My AW session last night ended with the Brainer going aggro on the Faceless, the Quarantine shooting the Brainer, the Brainer pulling in-brain puppet strings on the Quarantine to make him attack the Faceless, the Faceless blowing the Quarantine away with an RPG, and the Battlebabe ending the Faceless as retribution.
That was not what I was hoping for? They certainly were all invested in the outcome, so I suppose I succeeded at capturing everyone's attention, but there were some sour feelings in the middle of this action so in general the scene is something I hope to avoid in the future. This is a stable group that has been gaming together for six years or so, though this was only our third session of AW.

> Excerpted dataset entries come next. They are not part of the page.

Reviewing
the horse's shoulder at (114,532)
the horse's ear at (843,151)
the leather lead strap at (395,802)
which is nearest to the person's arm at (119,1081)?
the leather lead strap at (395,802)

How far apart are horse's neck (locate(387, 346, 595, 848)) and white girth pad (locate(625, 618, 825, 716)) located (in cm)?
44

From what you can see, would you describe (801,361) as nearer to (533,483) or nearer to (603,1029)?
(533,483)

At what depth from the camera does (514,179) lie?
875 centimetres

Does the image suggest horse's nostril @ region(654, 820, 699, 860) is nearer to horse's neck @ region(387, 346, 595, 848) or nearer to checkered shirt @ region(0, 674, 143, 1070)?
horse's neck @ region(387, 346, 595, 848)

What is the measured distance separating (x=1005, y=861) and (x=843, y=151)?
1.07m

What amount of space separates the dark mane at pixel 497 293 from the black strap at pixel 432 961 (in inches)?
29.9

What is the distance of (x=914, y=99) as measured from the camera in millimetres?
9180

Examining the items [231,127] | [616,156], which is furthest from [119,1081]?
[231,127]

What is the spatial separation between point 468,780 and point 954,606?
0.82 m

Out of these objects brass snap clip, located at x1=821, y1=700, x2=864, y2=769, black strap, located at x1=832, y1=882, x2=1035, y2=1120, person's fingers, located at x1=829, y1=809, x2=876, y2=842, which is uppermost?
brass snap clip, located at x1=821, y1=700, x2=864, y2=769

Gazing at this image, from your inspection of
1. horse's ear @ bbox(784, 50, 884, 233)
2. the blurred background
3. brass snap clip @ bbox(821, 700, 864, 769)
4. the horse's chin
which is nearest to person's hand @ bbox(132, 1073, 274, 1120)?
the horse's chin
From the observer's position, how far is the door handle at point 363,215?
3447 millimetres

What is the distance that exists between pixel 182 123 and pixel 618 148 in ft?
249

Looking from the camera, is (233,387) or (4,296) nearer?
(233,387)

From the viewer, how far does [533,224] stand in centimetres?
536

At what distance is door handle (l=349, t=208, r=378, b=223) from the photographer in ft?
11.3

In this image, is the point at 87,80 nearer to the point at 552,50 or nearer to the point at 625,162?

I fear I precipitated these events as MC. The Faceless failed a Norman roll, so I told him his mask wanted him to hold the hardhold's water purifier hostage. He was perhaps a bit overconfident from having completely mowed over whatever obstacles I had thrown at him before by violence, so he did not attempt to seek healing for his wounds before laying claim to the hardhold's water purifier, which was an action designed to spark a response from pretty much every character, MC or player, that we had introduced.
Was giving the Faceless a motivation to take something designed to elicit so many hard moves staying true to my principles of being a fan of the characters? I feel like the Norman MC move was a valid hard move to make, but I'm not certain. I think, in retrospect, I probably would have still made that same hard move but I should have told more characters the consequences and asked in the build up to the climactic showdown, as I did not gently remind my players they had some alternatives to aggressive moves.
As an aside, I will note that I think my players used violence a lot more than I had expected, though by the third session they were hip to the fact that the number of souls in their little hardhold was rapidly dwindling.
Any MC advice, from the book or otherwise?